* **Tarea**
Continúa la carta de los Reyes Magos que aparece más abajo, a partir de su última oración.

* **Sección de texto**
↓↓↓

Publicada en la revista Misión Joven nº 271, p. 42.
Melchor, Gaspar y Baltasar, cansados tras una noche de trabajo intenso nos cuentan su experiencia, qué es lo que vieron; qué sintieron y cómo han cambiado sus vidas desde ese día.
Queridos amigos:
No es muy normal que sean los Reyes Magos quienes escriban cartas a los hombres, más bien soléis hacerlo al revés. Pero estamos ya un poco cansados de que se nos trate como a objetos, como a autoridades que legitiman el lujo y el derroche de unos pocos en esta tierra. Queremos que nos conozcáis como hombres de fe, como creyentes. Queremos compartir con vosotros la experiencia que tuvimos en una noche de nuestra vida, cómo se cruzó por nuestros caminos y descubrimos la luz verdadera, la oscuridad sin fin.
No somos unos seres extraños y misteriosos como la tradición nos ha presentado. Ni reyes –sino unos hombres sencillos–, ni magos, ni brujos, ni nada por el estilo. Éramos paganos, eso sí, pero inquietos, buscadores. Nadie nos había hablado de Dios ni de sus planes, y la religiosidad que se nos vendía no nos gustaba: era poco humana, fría y lejana, llena de preceptos y sacrificios vacíos, que seguía dividiendo la realidad entre buenos y malos, y casualmente siempre a los hombres nos tocaba el peor papel... Seguíamos buscando. Oteábamos el horizonte cada día. Y soñábamos. Y vigilábamos en la noche. Lo investigábamos todo hasta encontrar el modo de saciar nuestro interior.
Fue una noche cuando Dios nos salió al encuentro. Entonces no sabíamos que era Él. Una estrella, una señal de luz en medio de tantas tinieblas, imperceptible casi, nos puso sobre la pista. Ahora a esa estrella la llaman signos de los tiempos: Los signos de los hombres y mujeres que esperan y luchan, que no se conforman. La Historia que, al avanzar, inquieta e invita a tomar partido. Los signos de la vida frente a los de la muerte que, desgraciadamente, suelen brillar con más fuerza. Sí, fue un signo luminoso de vida los que nos puso en camino.
Y lo dejamos todo allí mismo, y nos embarcamos en la trepidante aventura de buscar, sin parar, el origen de aquella luz, de rastrear la vida que se nos estaba dando. A nuestro alrededor los hombres seguían inventando sagas de dioses, que no servían más que para justificar a los poderosos, y continuar con la injusticia y el vacío de siempre. Aquella luz era especial, nos sedujo, nos fascinó. ¡Probablemente siempre había estado allí y nunca la habíamos visto! Es hermoso mirar hacia el cielo para descubrirle lo que tiene de nuevo. ¡El cielo está cuajado de estrellas, de luces de vida! También vuestro mundo, aunque no lo creáis o no le prestéis atención, está plagado de signos de vida que emergen en la noche. ¡Y todos ellos son signos de Dios, mensajeros de su gloria, chispas de su buena noticia!

↑↑↑

* **Datos**
↓↓↓

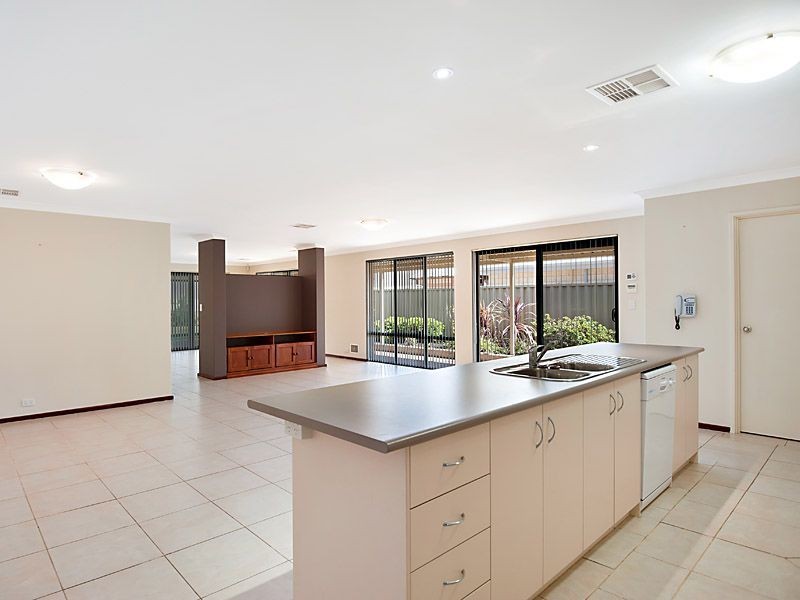 3 Providence Link, Atwell WA 6164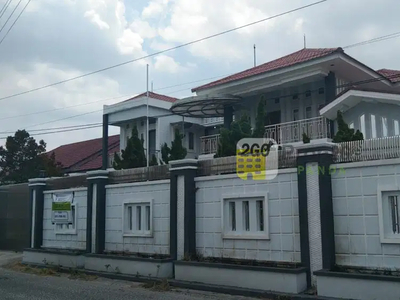 Dijual Rumah + Kolam Renang Dekat Sma 2 / Smanda Di Pekanbaru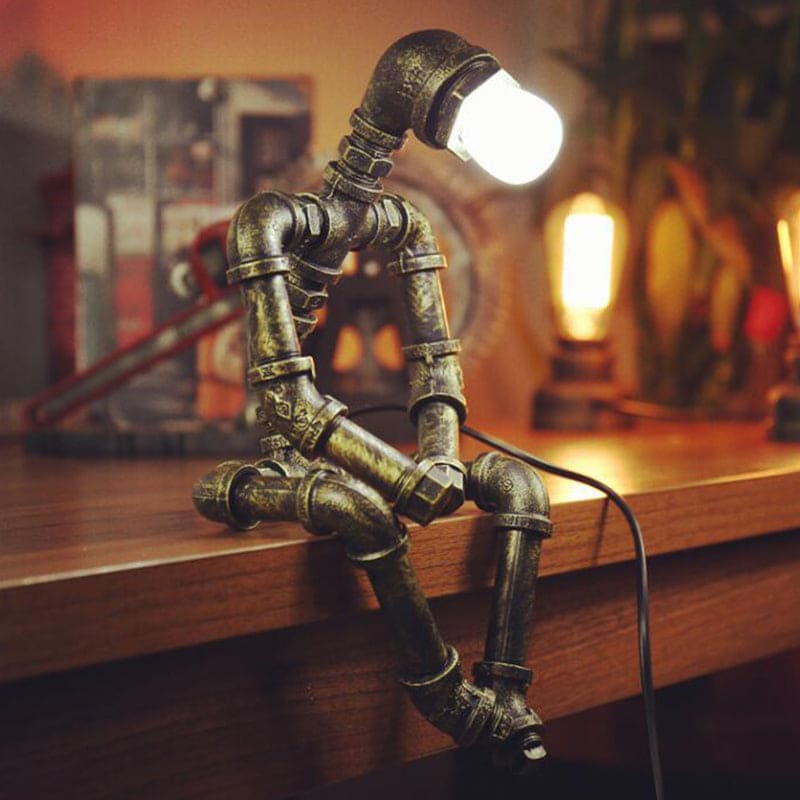 RoboShine - Sturdy Iron Robot Lamp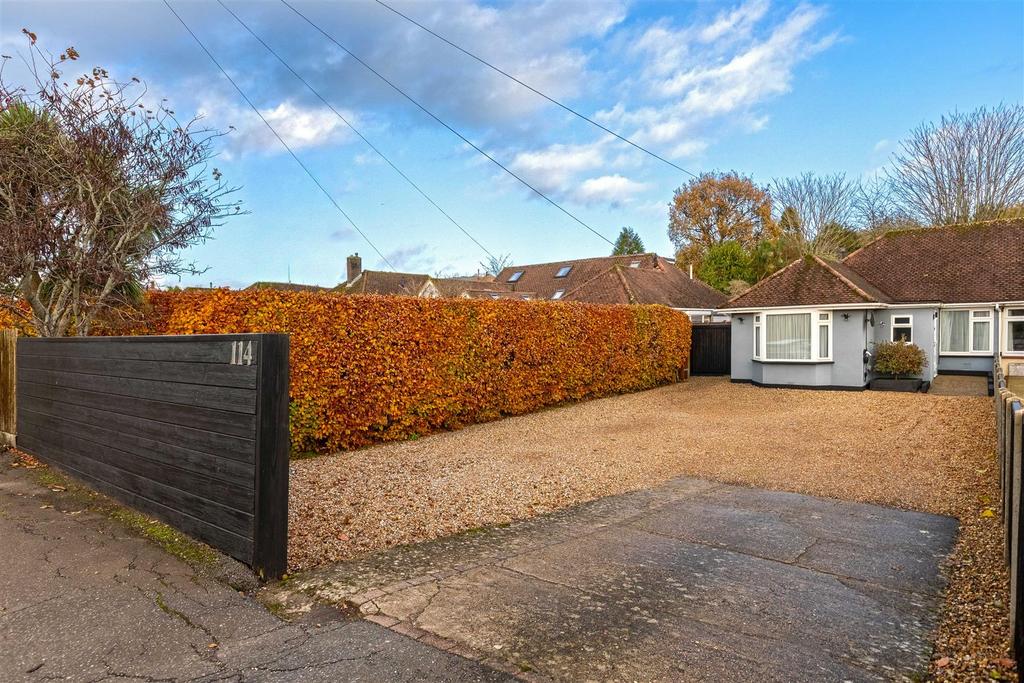 Findon rd 20.jpg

↑↑↑

* **Espacio de respuesta**
No fue fácil el camino. A veces creíamos que éramos unos locos utópicos, y que no íbamos a llegar a ninguna parte. Caminábamos sin rumbo fijo, por lugares desconocidos y desérticos; no teníamos más hogar que la intemperie, y más techo que aquel cielo repleto de estrellas que se iban multiplicando y que nos iban conduciendo a un lugar fascinante. Fue una remota aldea en un remoto país nuestro destino. En las afueras, para ser exactos, en una casa de pobres. Un niño frágil y pequeño que luchaba por soportar aquel frío nocturno e invernal. Jamás hemos visto tanta luz como en su rostro. En el suyo, en el de sus padres, ¡toda la estancia brillaba ante nuestros ojos!
Y allí lo comprendimos todo. Dejamos de mirar al cielo, porque el cielo estaba ya a nuestros pies. El Dios al que buscábamos arriba, el Dios humano, amigo de los hombres, dador de sentido y de vida a la pobre realidad terrena. Estaba con nosotros, aquí abajo. El era la luz. Era el amor más grande, capaz de romper todos los esquemas humanos. ¡La vida entera estaba prendida en aquella criatura! ¡Había merecido la pena nuestro camino!
Nos quedamos allí, ¡cómo no! Y nos empapamos de aquella luz, y nos dejamos transparentar por ella. Y descubrimos la luminosidad del mundo entero. Y nos hicimos sencillos y nos desprendimos de todo cuanto llevábamos, lo presente y lo futuro. Nada era tan valioso como aquel hallazgo. ¿Qué más podíamos pedir, si ya lo habíamos encontrado todo? (aunque la tradición diga que fuimos nosotros los que le obsequiamos con extrañas e inútiles ofrendas...): él nos llenó la vida, nos la cambió, nos hizo los seres más ricos en todo el universo.
Pero pronto abandonamos aquel lugar: sentimos la necesidad vital de contar a todos nuestra experiencia, de volver a nuestra tierra, con nuestra gente, que andaba metida en mil problemas, dilucidando aún las odiseas de mil dioses, que no podían hacer nada por ellos. Habíamos visto al Señor, habíamos descubierto el sentido de la vida y de las cosas, nos llenamos de fuerzas y esperanzas, de ilusión y de ganas por hacer una realidad nueva. Perdiéndolo todo lo alcanzamos todo. Todo un cielo repleto de estrellas se nos abrió, de noche y de día, en nuestro mundo. Un cielo que brillaba con fuerza entre los más pobres, los más marginados, los más solos. En los rostros de los niños esperanzados, de las madres que se desviven, de los hombres y mujeres que viven con ilusión a pesar de todo, de los jóvenes que sueñan y esperan...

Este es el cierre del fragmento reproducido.